::: FRAGMENTO CITADO :::

En 1971, dos años después de haber sido elegido presidente de los Estados Unidos, Richard Nixon firmó la denominada National Cancer Act, una ley mediante la que se proponía acabar con el cáncer. Aunque la ley en cuestión no la recogía en su tenor literal, la expresión “guerra al cáncer” fue profusamente utilizada para referirse al plan federal de actuaciones. Junto con otras medidas, se destinaron al plan 1.500 millones de dólares y Nixon prometió que lo “derrotarían”.
Otros gobiernos, el español incluido, declaran ahora la “guerra” a otra enfermedad, la provocada por el coronavirus SARS-CoV-2. Además de las medidas implantadas para contener la expansión de la pandemia, los planes contienen actuaciones de política científica, con una importante inyección de recursos económicos para investigar sobre el coronavirus y posibles tratamientos para “vencerlo”.

:::

**TAREA 1**
Según el texto sobre la guerra a las enfermedades, ¿cuánto dinero se destinó al plan contra el cáncer?
**TAREA 2**
Continúa, por favor, el texto sobre la guerra a las enfermedades a partir de su última frase.
No hace falta consultar el listado.

::: EXTRACTOS DEL LISTADO :::

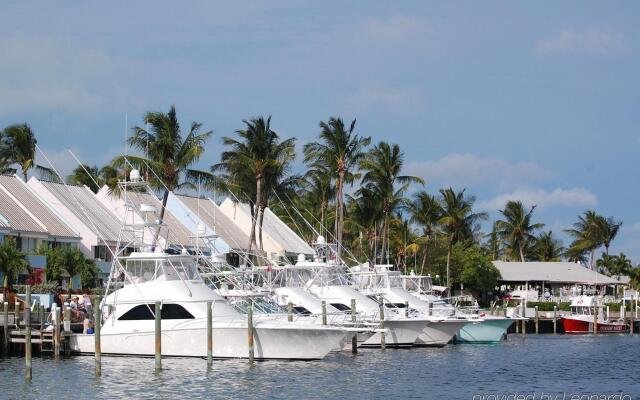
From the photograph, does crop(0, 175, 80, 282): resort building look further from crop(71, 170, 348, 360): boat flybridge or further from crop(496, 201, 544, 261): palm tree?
crop(496, 201, 544, 261): palm tree

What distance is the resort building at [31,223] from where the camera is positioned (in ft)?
224

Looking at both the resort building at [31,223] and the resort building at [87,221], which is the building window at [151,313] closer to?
the resort building at [31,223]

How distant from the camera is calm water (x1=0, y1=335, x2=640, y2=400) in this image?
38562mm

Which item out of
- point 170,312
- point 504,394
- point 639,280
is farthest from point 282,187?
point 639,280

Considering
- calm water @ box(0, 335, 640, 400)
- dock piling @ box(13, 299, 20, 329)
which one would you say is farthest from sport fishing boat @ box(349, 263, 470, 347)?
dock piling @ box(13, 299, 20, 329)

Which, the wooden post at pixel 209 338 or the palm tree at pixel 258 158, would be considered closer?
the wooden post at pixel 209 338

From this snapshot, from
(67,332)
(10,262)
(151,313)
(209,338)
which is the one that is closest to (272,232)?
(10,262)

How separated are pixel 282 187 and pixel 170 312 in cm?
3891

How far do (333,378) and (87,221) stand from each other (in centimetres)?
3916

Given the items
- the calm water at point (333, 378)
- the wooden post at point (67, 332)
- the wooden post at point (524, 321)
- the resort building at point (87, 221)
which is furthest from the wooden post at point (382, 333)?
the resort building at point (87, 221)

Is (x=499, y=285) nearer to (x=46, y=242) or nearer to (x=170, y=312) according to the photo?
(x=46, y=242)

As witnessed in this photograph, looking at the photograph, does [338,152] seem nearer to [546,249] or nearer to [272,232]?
[272,232]

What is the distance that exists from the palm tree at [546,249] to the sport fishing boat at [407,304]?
266 ft

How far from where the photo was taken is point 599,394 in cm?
3950
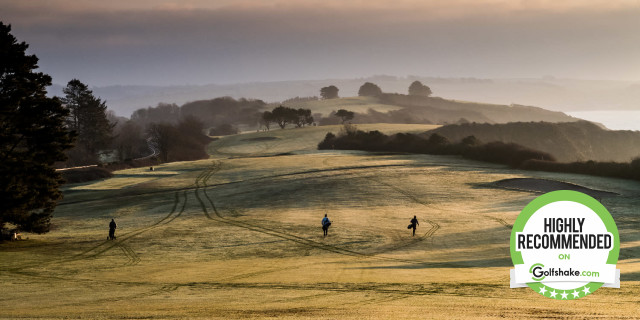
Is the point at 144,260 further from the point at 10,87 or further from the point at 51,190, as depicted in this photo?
the point at 10,87

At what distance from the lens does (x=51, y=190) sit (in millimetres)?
46406

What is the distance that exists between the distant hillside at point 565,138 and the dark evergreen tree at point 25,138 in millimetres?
100308

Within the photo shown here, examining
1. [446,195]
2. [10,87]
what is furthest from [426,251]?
[10,87]

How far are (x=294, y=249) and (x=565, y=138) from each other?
111869 mm

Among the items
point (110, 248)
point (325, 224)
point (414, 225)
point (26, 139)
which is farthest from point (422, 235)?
point (26, 139)

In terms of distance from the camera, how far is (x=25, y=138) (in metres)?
46.1

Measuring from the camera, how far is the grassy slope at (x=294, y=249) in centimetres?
2365

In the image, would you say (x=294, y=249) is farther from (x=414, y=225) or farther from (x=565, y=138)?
(x=565, y=138)

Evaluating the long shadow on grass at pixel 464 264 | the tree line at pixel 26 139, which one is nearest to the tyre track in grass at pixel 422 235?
the long shadow on grass at pixel 464 264

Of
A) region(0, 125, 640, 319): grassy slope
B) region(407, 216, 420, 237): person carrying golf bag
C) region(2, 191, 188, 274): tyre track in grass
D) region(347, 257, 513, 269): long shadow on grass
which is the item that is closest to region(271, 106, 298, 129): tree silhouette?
region(0, 125, 640, 319): grassy slope

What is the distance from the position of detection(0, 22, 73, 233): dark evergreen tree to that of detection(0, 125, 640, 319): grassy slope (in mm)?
3784

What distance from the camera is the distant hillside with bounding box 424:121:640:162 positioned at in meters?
134

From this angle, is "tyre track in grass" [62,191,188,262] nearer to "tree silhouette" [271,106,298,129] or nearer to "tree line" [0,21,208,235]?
"tree line" [0,21,208,235]

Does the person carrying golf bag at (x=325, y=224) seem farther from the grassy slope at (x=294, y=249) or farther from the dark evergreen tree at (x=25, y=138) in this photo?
the dark evergreen tree at (x=25, y=138)
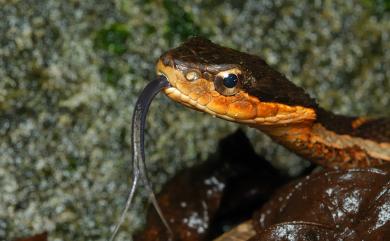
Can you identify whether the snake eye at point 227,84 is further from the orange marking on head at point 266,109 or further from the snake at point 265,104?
the orange marking on head at point 266,109

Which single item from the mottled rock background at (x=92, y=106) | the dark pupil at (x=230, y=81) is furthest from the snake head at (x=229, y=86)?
the mottled rock background at (x=92, y=106)

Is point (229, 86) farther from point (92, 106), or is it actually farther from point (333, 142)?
point (92, 106)

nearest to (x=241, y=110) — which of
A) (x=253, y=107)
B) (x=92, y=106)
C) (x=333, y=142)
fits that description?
(x=253, y=107)

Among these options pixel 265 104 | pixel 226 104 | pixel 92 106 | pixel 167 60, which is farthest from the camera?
pixel 92 106

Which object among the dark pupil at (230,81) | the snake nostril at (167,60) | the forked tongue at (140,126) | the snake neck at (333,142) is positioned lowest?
the snake neck at (333,142)

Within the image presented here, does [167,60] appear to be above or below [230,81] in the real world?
above
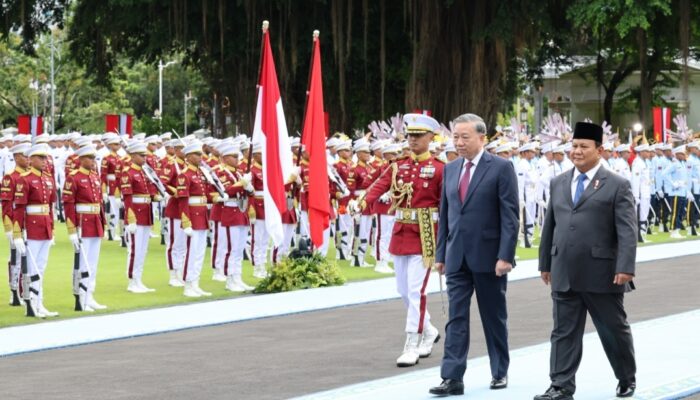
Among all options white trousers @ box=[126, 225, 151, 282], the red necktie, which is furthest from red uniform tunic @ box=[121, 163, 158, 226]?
the red necktie

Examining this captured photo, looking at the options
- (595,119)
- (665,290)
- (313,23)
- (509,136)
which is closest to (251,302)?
(665,290)

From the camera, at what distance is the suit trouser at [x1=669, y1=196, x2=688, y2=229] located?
29.1 metres

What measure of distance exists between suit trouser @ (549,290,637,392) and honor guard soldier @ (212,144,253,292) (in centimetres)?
915

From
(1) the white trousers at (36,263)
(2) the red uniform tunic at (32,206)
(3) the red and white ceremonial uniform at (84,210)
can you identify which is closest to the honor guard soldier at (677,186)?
(3) the red and white ceremonial uniform at (84,210)

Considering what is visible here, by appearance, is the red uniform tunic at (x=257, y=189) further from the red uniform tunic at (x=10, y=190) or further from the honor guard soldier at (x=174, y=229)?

:::

**RESPUESTA 1**
1.500 millones de dólares.

**RESPUESTA 2**
En medio de tanta zozobra, dolor e incertidumbre como está causando la pandemia, gobernantes y prescriptores de opinión parecen depositar su confianza en la ciencia como instrumento para resolver el reto más formidable que afrontan generaciones. Porque parece haber calado la idea de que, como decíamos hace dos semanas, solo el conocimiento permitirá superarlo.
Conviene, no obstante, ser cautos. El pasado lunes 23 la revista Science publicó un editorial en el que advertía del riesgo de que se le pida demasiado a la ciencia o de que, incluso, la propia comunidad científica genere más expectativas de las debidas. El editorial utilizaba, a tal efecto, el caso del VIH: fueron necesarias décadas de esfuerzo en virología, epidemiología y desarrollo de nuevos fármacos para empezar a obtener resultados. Y si bien es cierto que desde hace tiempo el SIDA se ha convertido en una enfermedad crónica, tan solo ahora, cuatro décadas después, están empezando a curarse algunos enfermos.
Algo parecido cabe decir de las investigaciones sobre el cáncer y sus resultados. Hoy sabemos más sobre los procesos implicados en las diferentes enfermedades que se engloban bajo esa denominación, y desde 1971 se han hecho progresos en el conocimiento de cuestiones tales como los factores de riesgo, los tratamientos y la prognosis de algunos tipos. Pero muchos siguen siendo incurables y la mortalidad se ha reducido solo levemente desde entonces. Recuperando la metáfora bélica, el cáncer sigue sin haber sido “derrotado”.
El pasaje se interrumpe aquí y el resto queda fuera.